▸ **What this exercise asks**
1. Copy the entire arXiv listing on image search and user intent expansion without changing anything.
2. In the entries, repeat the lines starting with the line containing "I see the bottles" and going on through the line containing "(550, 124), (581, 154)". Give only those lines.

▸ **Selected extract**
═══

The Contemporary Art of Image Search: Iterative User Intent Expansion
via Vision-Language Model
- URL: http://arxiv.org/abs/2312.01656v2
- Date: Tue, 5 Dec 2023 02:24:38 GMT
- Title: The Contemporary Art of Image Search: Iterative User Intent Expansion
via Vision-Language Model
- Authors: Yilin Ye, Qian Zhu, Shishi Xiao, Kang Zhang, Wei Zeng
- Abstract summary: We introduce an innovative user intent expansion framework for image search.
Our framework leverages visual-language models to parse and compose multi-modal user inputs.
The proposed framework significantly improves users' image search experience.
- Score: 4.531548217880843
- License: http://creativecommons.org/licenses/by/4.0/
- Abstract: Image search is an essential and user-friendly method to explore vast
galleries of digital images. However, existing image search methods heavily
rely on proximity measurements like tag matching or image similarity, requiring
precise user inputs for satisfactory results. To meet the growing demand for a
contemporary image search engine that enables accurate comprehension of users'
search intentions, we introduce an innovative user intent expansion framework.

═══

▸ **Material for this exercise**
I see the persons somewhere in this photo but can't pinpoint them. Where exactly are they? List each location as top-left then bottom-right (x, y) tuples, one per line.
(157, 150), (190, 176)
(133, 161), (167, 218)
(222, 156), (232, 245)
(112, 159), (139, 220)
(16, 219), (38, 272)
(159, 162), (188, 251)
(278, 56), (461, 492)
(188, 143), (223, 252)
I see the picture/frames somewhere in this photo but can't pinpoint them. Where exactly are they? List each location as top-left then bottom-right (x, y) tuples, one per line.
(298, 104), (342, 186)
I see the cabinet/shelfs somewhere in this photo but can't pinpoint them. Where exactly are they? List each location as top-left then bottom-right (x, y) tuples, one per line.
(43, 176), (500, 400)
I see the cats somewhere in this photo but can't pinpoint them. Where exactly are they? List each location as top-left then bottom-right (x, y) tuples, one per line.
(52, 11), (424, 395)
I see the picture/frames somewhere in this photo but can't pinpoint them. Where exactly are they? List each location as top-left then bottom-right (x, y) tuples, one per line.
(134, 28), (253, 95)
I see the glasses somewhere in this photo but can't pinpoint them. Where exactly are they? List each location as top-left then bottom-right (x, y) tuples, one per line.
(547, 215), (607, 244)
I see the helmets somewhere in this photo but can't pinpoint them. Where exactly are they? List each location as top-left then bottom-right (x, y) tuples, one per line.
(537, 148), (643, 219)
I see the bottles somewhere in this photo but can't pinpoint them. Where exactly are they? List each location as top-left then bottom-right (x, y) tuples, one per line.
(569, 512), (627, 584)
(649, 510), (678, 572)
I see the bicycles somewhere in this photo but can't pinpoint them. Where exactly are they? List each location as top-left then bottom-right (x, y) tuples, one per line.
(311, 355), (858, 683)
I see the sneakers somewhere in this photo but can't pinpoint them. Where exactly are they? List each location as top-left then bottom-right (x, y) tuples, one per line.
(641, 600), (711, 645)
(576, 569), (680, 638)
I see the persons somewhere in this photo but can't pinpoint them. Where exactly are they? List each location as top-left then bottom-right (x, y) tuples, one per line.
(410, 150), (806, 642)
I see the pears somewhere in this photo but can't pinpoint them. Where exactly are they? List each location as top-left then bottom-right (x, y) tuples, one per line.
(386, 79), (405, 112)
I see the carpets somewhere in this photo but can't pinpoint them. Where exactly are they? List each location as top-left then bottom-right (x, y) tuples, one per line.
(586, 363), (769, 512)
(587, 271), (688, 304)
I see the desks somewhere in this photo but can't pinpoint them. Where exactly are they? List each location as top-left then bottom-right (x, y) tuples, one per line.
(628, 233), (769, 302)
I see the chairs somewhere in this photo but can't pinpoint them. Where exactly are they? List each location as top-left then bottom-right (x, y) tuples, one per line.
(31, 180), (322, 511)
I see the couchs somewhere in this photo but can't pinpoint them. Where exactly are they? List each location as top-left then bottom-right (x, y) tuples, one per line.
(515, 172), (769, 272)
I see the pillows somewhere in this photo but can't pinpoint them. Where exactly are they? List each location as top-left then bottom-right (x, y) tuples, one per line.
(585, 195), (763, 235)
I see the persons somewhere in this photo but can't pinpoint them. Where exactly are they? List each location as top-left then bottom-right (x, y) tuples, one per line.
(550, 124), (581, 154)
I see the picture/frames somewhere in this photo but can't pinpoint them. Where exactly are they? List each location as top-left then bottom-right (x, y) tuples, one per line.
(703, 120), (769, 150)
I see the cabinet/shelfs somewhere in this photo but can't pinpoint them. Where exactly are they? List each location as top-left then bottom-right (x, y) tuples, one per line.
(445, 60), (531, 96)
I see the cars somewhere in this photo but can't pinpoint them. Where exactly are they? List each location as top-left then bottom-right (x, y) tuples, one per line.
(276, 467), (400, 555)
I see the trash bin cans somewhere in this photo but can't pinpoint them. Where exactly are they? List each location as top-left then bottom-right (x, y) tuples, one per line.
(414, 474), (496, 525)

═══

▸ **Expected responses**
1.
The Contemporary Art of Image Search: Iterative User Intent Expansion
via Vision-Language Model
- URL: http://arxiv.org/abs/2312.01656v2
- Date: Tue, 5 Dec 2023 02:24:38 GMT
- Title: The Contemporary Art of Image Search: Iterative User Intent Expansion
via Vision-Language Model
- Authors: Yilin Ye, Qian Zhu, Shishi Xiao, Kang Zhang, Wei Zeng
- Abstract summary: We introduce an innovative user intent expansion framework for image search.
Our framework leverages visual-language models to parse and compose multi-modal user inputs.
The proposed framework significantly improves users' image search experience.
- Score: 4.531548217880843
- License: http://creativecommons.org/licenses/by/4.0/
- Abstract: Image search is an essential and user-friendly method to explore vast
galleries of digital images. However, existing image search methods heavily
rely on proximity measurements like tag matching or image similarity, requiring
precise user inputs for satisfactory results. To meet the growing demand for a
contemporary image search engine that enables accurate comprehension of users'
search intentions, we introduce an innovative user intent expansion framework.

2.
I see the bottles somewhere in this photo but can't pinpoint them. Where exactly are they? List each location as top-left then bottom-right (x, y) tuples, one per line.
(569, 512), (627, 584)
(649, 510), (678, 572)
I see the bicycles somewhere in this photo but can't pinpoint them. Where exactly are they? List each location as top-left then bottom-right (x, y) tuples, one per line.
(311, 355), (858, 683)
I see the sneakers somewhere in this photo but can't pinpoint them. Where exactly are they? List each location as top-left then bottom-right (x, y) tuples, one per line.
(641, 600), (711, 645)
(576, 569), (680, 638)
I see the persons somewhere in this photo but can't pinpoint them. Where exactly are they? List each location as top-left then bottom-right (x, y) tuples, one per line.
(410, 150), (806, 642)
I see the pears somewhere in this photo but can't pinpoint them. Where exactly are they? List each location as top-left then bottom-right (x, y) tuples, one per line.
(386, 79), (405, 112)
I see the carpets somewhere in this photo but can't pinpoint them. Where exactly are they? List each location as top-left then bottom-right (x, y) tuples, one per line.
(586, 363), (769, 512)
(587, 271), (688, 304)
I see the desks somewhere in this photo but can't pinpoint them. Where exactly are they? List each location as top-left then bottom-right (x, y) tuples, one per line.
(628, 233), (769, 302)
I see the chairs somewhere in this photo but can't pinpoint them. Where exactly are they? List each location as top-left then bottom-right (x, y) tuples, one per line.
(31, 180), (322, 511)
I see the couchs somewhere in this photo but can't pinpoint them. Where exactly are they? List each location as top-left then bottom-right (x, y) tuples, one per line.
(515, 172), (769, 272)
I see the pillows somewhere in this photo but can't pinpoint them. Where exactly are they? List each location as top-left then bottom-right (x, y) tuples, one per line.
(585, 195), (763, 235)
I see the persons somewhere in this photo but can't pinpoint them. Where exactly are they? List each location as top-left then bottom-right (x, y) tuples, one per line.
(550, 124), (581, 154)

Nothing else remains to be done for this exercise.